High throughput molecular studies have yielded valuable insights into lung pathobiology, yet many studies are limited by low sample number and lack validation cohorts [17]. Individuals diagnosed with the same disease may have widely disparate clinical courses and responses to therapies, underscoring the need to generate biorepositories with comprehensive cellular and molecular phenotyping that can facilitate personalised approaches to disease classification and management. Organ explants obtained during transplantation or diagnostic surgical lung biopsies are a valuable source of human tissue. However, obtaining good quality lung specimens remains challenging due to the unpredictable timing of transplants and vulnerability to ischaemic injury, particularly in epithelial cells.
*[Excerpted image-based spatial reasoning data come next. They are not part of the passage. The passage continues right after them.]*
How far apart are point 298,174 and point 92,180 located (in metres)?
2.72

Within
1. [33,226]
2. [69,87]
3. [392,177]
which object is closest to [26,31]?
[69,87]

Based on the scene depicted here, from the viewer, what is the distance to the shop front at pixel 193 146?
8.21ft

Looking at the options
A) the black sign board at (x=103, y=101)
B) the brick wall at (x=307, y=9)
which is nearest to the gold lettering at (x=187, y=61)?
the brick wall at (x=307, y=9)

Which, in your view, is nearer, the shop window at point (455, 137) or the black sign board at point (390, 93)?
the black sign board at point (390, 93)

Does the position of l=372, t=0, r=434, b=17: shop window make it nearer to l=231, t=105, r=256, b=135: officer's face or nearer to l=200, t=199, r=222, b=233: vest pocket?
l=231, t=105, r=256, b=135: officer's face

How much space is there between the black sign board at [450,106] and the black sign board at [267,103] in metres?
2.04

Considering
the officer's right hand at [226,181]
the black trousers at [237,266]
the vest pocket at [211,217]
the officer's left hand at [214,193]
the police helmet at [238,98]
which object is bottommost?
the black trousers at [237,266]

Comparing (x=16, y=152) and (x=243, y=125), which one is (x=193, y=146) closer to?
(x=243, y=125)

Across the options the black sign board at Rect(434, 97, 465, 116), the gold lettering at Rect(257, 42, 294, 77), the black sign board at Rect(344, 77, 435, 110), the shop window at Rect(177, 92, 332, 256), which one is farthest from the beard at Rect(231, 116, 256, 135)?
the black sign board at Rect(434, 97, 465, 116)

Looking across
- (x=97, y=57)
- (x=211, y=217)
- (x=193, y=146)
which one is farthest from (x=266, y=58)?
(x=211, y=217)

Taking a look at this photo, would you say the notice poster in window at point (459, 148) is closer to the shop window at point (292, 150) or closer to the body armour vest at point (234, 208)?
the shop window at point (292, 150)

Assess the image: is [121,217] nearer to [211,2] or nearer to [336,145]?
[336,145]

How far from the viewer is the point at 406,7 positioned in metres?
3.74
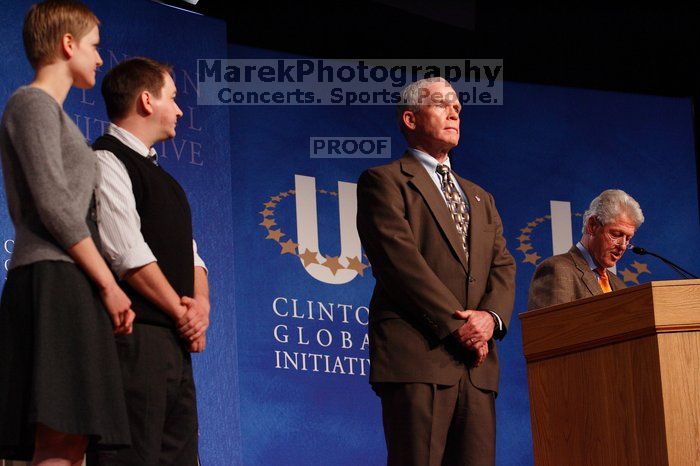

Prospectively biobanking lung tissue and systematically enriching for cell populations of interest such as AECs, which are at the core of the pathogenesis of diseases such as IPF and COPD, can facilitate biologically and statistically rigorous analyses of samples by minimising batch variability while providing an entrance into investigating lung architecture and function at multiple levels of regulation even beyond the transcriptome, be it the epigenome, proteome or metabolome. Our methodology validates the use of prospectively biobanking digested lung suspensions, but alternative approaches, such as biobanking whole tissue and then digesting and sorting cells, could also be considered and systematically studied.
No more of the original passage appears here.